Eso sí, aclaran que el hecho de no tener barba no les hace, «ni mucho menos», ser menos capaces de hacer el trabajo de diez. Isa, que junto con Paula ejercen esta profesión en 'Sur Barber', en Teatinos, sí dice con una sonrisa que no estaría mal probar alguna vez cómo es tener barba. «Me gustaría probar las técnicas que uso en los hombres, sentir cómo es la sensación... pero no tenerla nunca ha sido un impedimento».

En lo que todas vuelven a coincidir es en los porqués de su salto a esta disciplina de la peluquería. «Yo creo que por lo general nos gusta el corte y peinado de mujeres y hombres, pero el concepto de barbería es muy completo. Asesoramos y muchas veces decidimos qué hacer, da pie a la creatividad, además un estilo que está muy de moda», señala Esther.

Las barberas de Málaga están unidas. Esa la conclusión que uno alcanza si charla un rato con ellas. «Somos miembros de Barber Málaga, una iniciativa solidaria que ya tiene algo de nombre; pero es que además hay una especie de club nacional de barberas, nos solemos reunir en congresos, como el que se celebra en IFEMA, en Madrid, y en el que siempre organizamos actividades específicas, porque cada vez somos más mujeres en este 'mundillo'», apunta Marian.

Formación específica

De las seis mujeres barberas que se han citado con SUR en 'On Hair', hay una de ellas que no trabaja en una barbería. Si ser barbera ya no es algo excepcional, tampoco lo es ser formadora. Ese, en concreto, es el caso de Gema, que trabaja enseñando a hombres y mujeres en la academia Antonio Eloy de la capital. «Hace un tiempo, la formación de barbería no se daba, y era algo que se aprendía trabajando si tenías suerte de que alguien te lo explicara», relata la profesora.

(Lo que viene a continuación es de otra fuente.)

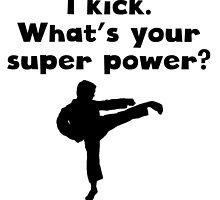 I Kick Super Power by kwg2200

«El 'boom' de las barberías ha sido tan grande en los últimos cinco años que habilitamos una línea formativa específica. En las últimas promociones, de cada 15 alumnos, tres son mujeres, lo que quiere decir que se está extendiendo en ambos sexos, pese a la relación directa que algunos, erróneamente, hace entre la profesión y el género», añade. Graciela, que trabaja en la barbería Bartolí, en el Atabal, es una de estas alumnas de las primeras promociones, pero entre estas cinco expertas no todas se han formado en academias. «Es todo tan reciente», señalan Esther y Marian, «que la mayoría hemos aprendido cuando ya estábamos trabajando. Ese es nuestro caso, pero sin embargo Paula, Isa y Graciela sí que eligieron concretar su formación». En una sociedad que aún es demasiado machista, ver que aumenta el número de mujeres en una profesión tradicionalmente exclusiva para hombres siempre es una buena noticia.